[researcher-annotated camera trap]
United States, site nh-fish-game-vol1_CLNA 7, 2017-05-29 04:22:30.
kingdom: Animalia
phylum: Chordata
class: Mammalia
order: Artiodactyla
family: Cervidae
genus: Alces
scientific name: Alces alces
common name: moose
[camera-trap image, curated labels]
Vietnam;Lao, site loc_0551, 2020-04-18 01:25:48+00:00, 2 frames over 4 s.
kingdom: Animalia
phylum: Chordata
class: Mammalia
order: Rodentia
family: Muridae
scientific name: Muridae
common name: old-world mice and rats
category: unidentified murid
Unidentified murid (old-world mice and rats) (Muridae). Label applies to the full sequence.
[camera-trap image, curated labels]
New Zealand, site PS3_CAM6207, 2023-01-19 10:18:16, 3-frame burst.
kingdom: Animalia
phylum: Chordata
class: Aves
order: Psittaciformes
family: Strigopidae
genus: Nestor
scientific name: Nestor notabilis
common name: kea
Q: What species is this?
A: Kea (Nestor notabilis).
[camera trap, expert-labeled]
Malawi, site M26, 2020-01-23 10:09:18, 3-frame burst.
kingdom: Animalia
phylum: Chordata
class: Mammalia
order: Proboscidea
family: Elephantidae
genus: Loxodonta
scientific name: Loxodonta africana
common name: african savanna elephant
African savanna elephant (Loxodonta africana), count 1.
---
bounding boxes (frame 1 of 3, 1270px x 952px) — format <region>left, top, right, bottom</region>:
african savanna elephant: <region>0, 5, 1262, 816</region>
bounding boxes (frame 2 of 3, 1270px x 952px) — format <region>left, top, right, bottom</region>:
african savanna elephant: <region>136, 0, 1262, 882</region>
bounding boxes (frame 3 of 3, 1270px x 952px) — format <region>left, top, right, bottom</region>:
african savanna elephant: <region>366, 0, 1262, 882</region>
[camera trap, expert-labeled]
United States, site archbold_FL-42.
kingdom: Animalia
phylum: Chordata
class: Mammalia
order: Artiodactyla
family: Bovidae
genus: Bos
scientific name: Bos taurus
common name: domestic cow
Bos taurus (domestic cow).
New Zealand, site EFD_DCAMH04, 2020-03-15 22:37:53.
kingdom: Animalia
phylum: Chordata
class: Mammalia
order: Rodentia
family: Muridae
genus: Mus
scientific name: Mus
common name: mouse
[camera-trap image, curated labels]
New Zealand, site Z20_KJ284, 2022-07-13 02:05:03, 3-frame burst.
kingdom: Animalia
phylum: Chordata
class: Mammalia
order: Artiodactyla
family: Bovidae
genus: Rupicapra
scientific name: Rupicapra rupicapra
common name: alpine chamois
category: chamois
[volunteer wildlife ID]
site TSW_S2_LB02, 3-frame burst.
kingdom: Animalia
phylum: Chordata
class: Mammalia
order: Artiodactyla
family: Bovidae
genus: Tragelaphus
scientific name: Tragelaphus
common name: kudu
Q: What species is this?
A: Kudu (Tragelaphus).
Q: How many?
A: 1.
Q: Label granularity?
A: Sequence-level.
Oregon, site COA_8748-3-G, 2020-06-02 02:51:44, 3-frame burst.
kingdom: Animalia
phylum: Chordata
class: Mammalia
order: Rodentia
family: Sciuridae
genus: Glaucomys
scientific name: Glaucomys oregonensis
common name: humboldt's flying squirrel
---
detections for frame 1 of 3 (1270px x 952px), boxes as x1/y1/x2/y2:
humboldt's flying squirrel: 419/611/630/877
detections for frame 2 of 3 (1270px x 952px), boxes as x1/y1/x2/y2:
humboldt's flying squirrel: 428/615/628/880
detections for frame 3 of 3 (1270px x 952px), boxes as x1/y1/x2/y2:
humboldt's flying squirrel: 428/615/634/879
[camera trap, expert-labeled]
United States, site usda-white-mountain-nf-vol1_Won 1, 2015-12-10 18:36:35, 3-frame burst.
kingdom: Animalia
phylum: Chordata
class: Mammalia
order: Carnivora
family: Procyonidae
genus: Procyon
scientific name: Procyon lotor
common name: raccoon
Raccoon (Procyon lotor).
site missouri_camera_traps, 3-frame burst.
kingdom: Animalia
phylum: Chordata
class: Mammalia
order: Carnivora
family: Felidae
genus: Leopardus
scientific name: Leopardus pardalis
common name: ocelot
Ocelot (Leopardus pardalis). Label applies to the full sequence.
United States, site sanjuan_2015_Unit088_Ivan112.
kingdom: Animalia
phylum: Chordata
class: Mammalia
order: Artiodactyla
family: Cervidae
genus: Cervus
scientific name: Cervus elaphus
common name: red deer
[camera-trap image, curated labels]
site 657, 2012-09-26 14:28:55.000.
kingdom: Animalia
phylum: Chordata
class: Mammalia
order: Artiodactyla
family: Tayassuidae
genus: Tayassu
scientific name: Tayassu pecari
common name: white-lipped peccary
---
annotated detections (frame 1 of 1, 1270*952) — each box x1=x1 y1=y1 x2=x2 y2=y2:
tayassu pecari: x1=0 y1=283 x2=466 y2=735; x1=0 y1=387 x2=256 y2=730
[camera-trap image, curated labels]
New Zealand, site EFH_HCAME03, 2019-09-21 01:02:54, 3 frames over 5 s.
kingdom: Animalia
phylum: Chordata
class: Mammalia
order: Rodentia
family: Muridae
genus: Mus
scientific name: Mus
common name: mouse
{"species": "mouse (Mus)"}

◆ ◆ ◆

What is being asked =>
Extract from the records above the lines from the one containing "common name: moose" to the one containing "New Zealand, site PS3_CAM6207, 2023-01-19", both lines included, exactly as they appear and with nothing else.

Written response =>
common name: moose
[camera-trap image, curated labels]
Vietnam;Lao, site loc_0551, 2020-04-18 01:25:48+00:00, 2 frames over 4 s.
kingdom: Animalia
phylum: Chordata
class: Mammalia
order: Rodentia
family: Muridae
scientific name: Muridae
common name: old-world mice and rats
category: unidentified murid
Unidentified murid (old-world mice and rats) (Muridae). Label applies to the full sequence.
[camera-trap image, curated labels]
New Zealand, site PS3_CAM6207, 2023-01-19 10:18:16, 3-frame burst.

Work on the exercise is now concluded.